Molly Haig, A Little Called Pauline

Odds & Ends reception attendees view Molly Haig's video A Little Called Pauline. Photo courtesy Ann Arbor Art Center.

Molly Haig is a graphic designer based in Boston. Her video, A Little Called Pauline, received one of three honorable mentions. The video is created by combining frames of a book and pieces of paper, being arranged, ripped apart, and altered. The work is based on language by Gertrude Stein, and creates a poem through its “paper textures, newspaper-headline-inspired type, and flashes of New York Times clippings -- a sort of choreographed collage, or maybe a collage in reverse.” Haig’s interpretation of Stein’s language is an innovative approach to the idea of collage. 

The works in Odds & Ends push against traditional boundaries and ask how collage is integrated into contemporary work in a myriad of ways. These works and artists ask us not to abandon tradition but adapt it in new ways to express current human concerns.

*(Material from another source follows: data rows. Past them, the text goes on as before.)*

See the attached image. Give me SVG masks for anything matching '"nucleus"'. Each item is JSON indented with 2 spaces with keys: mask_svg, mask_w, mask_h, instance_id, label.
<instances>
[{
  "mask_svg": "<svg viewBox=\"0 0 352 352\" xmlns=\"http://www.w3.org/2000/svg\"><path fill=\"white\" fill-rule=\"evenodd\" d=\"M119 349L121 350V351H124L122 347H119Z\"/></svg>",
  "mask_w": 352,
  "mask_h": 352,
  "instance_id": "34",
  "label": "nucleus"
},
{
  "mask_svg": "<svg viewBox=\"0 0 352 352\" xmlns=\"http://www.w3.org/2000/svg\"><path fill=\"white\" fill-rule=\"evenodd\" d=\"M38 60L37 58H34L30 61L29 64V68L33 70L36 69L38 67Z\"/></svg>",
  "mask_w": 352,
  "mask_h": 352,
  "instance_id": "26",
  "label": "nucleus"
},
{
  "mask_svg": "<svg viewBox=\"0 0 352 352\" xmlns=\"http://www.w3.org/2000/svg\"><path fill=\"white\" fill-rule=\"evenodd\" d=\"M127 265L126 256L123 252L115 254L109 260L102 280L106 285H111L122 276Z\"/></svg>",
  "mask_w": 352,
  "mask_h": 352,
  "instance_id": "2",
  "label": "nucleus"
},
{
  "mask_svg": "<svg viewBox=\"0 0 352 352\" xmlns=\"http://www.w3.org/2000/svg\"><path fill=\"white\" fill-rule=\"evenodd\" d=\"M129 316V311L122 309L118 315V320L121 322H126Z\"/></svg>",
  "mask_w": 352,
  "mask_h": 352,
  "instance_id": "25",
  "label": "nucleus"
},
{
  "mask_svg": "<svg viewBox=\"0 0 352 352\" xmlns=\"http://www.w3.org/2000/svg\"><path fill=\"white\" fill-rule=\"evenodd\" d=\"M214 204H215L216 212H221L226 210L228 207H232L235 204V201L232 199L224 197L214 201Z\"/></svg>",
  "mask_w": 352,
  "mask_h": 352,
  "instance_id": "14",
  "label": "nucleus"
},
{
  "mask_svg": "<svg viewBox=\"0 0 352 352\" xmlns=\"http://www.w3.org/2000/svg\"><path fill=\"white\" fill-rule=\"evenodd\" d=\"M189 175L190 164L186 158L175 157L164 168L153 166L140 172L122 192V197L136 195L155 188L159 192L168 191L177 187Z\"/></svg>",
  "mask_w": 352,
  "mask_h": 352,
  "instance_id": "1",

In addition to the five artists above, there are 28 artists represented in the show, some of whom contributed multiple pieces:

Mark Adkins, Lisa Barcy, Morgan Barrie, Kevin Connaughton, Ben DiNino, Kristen Franyutti, Karen Gallup, Darren Houser, Robert Jones, Angela Larson, Candace Law, Gillian Loop, Patrizio Martinelli, Susan Matteson, Heather Mawson, Leighton McWilliams, Timothy Murphy, Natalie Obermaier, Angela Piehl, Amy Lynn Ross, Ajean Ryan, Jaye Schlesinger, Marie Tapert, Rachel E. Thomas, G. E. Vogt, Valerie Wahna, Harris Wiltsher, and Larry Zdeb


Elizabeth Smith is an AADL staff member and is interested in art history and visual culture.


"Odds and Ends" is on view at the Ann Arbor Art Center through June 1, 2019.